# Required work
For this exercise, repeat exactly the lines below starting at the line holding "Гипсовое кашпо" and ending at the line holding "Ezüst fedelű zsebóra, díszes", both included, with no extra lines and no pictures.

# Information supplied

══════════════════════════════

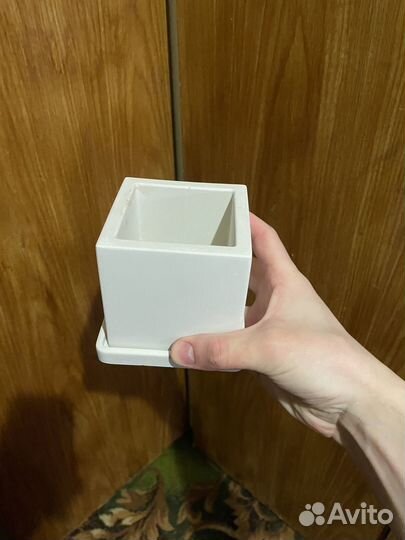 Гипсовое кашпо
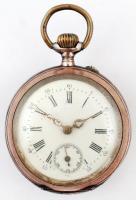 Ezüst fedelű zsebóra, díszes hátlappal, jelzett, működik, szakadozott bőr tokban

══════════════════════════════

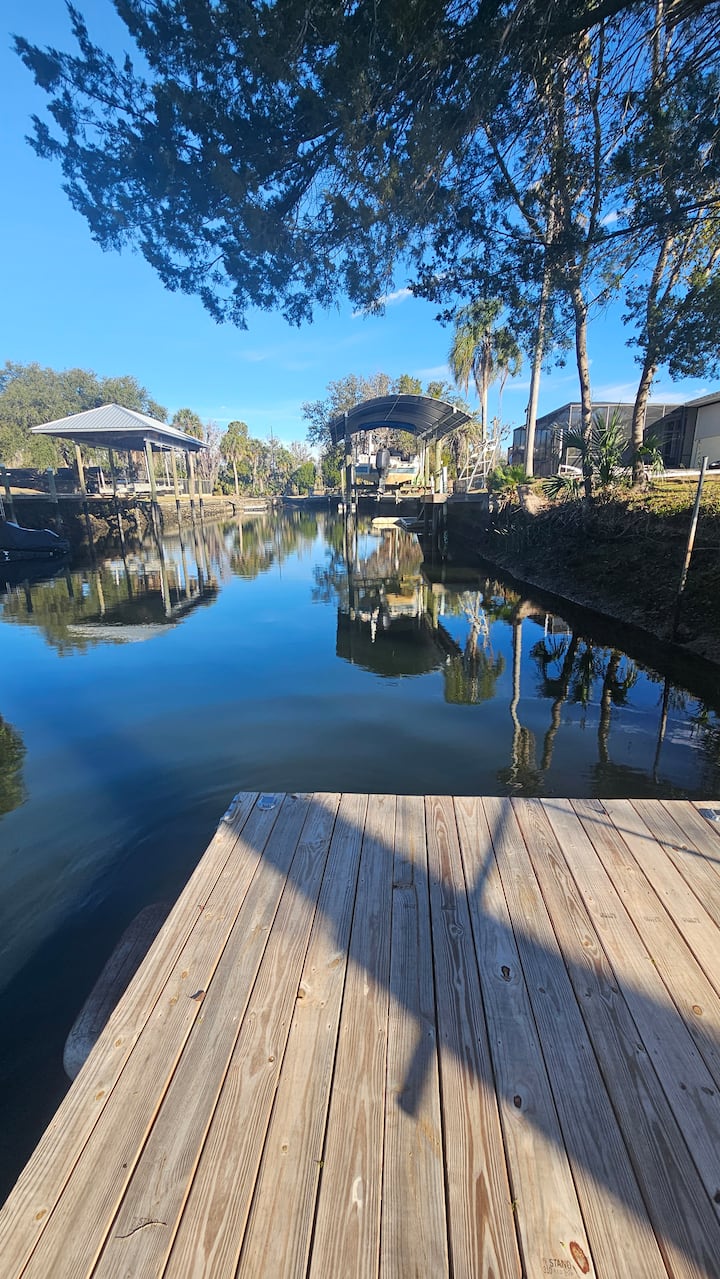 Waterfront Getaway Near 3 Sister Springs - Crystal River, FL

══════════════════════════════

# Task answer
 Гипсовое кашпо
 Ezüst fedelű zsebóra, díszes hátlappal, jelzett, működik, szakadozott bőr tokban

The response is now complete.